W miniony weekend w Zakopanem odbyły się dwa konkursy Pucharu Kontynentalnego. Nie wziął w nich udziału jeden z polskich juniorów, którzy otrzymali powołanie – Adam Niżnik. Przyczyną jego nieobecności był groźny upadek, któremu skoczek uległ w trakcie ubiegłotygodniowego treningu.
– Wyglądało to bardzo poważnie, upadek podobny do Kingi Rajdy podczas mistrzostw Polski w Wiśle. Adama zabrała karetka, ponieważ nie był w stanie ustać na nogach. Był bardzo poobijany – wyjaśnił w rozmowie ze Skijumping.pl jeden z trenerów kadry młodzieżowej, Krzysztof Biegun.

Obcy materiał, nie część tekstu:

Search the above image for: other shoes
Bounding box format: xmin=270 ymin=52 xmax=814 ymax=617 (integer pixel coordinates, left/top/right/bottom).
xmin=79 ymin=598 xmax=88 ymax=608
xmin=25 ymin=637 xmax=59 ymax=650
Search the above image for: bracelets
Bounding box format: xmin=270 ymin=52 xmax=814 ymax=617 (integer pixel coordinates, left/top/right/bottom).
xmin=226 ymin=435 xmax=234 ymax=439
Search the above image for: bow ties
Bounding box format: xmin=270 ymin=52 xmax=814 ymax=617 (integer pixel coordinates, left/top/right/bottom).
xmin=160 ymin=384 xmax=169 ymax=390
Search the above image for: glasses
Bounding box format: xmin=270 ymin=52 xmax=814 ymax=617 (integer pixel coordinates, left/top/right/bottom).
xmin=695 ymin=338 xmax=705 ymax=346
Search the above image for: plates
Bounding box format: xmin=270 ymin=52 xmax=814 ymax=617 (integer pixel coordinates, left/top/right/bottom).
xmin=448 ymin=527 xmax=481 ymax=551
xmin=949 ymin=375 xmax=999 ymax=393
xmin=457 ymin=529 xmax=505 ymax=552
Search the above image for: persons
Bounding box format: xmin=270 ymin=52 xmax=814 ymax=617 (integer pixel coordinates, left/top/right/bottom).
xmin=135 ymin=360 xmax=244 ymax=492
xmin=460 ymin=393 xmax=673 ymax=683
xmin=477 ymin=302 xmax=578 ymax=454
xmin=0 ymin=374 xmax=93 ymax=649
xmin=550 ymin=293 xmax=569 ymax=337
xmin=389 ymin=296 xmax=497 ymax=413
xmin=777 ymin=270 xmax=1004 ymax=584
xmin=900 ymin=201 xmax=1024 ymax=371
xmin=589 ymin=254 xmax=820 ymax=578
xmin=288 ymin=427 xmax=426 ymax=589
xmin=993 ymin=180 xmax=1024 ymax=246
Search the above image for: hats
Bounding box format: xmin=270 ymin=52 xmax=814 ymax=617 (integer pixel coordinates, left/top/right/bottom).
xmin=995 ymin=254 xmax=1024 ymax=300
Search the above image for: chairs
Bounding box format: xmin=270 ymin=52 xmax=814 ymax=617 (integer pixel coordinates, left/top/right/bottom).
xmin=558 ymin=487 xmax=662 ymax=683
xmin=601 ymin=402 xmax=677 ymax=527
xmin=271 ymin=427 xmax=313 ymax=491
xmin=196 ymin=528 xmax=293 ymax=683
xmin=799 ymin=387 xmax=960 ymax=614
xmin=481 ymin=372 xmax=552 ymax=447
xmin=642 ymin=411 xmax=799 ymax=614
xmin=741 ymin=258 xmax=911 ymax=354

Z portalem porozmawiał też sam skoczek. – Niestety, w skokach narciarskich zdarzają się wypadki. Tutaj wina leży po mojej stronie – przyznał Niżnik. – Ucierpiała prawa ręka i noga. Na początku, kiedy transportowano mnie karetką, mówiono o możliwości złamania ręki z przemieszczeniem. Prześwietlenie to wykluczyło, skończyło się na krwiaku – dodał.
18-letni zawodnik czuje się już nieźle, choć, jak sam wyznał, "przez pierwsze dni nie było kolorowo". Ze względu na wypadek Niżnik zakończył już sezon zimowy.
Na Wielkiej Krokwi zastąpił go Mateusz Gruszka. Oba konkursy w Zakopanem wygrał Austriak Ulrich Wohlgennant. W pierwszym konkursie w czołowej dziesiątce uplasowali się Stefan Hula i Klemens Murańka, w drugim – Maciej Kot i Aleksander Zniszczoł.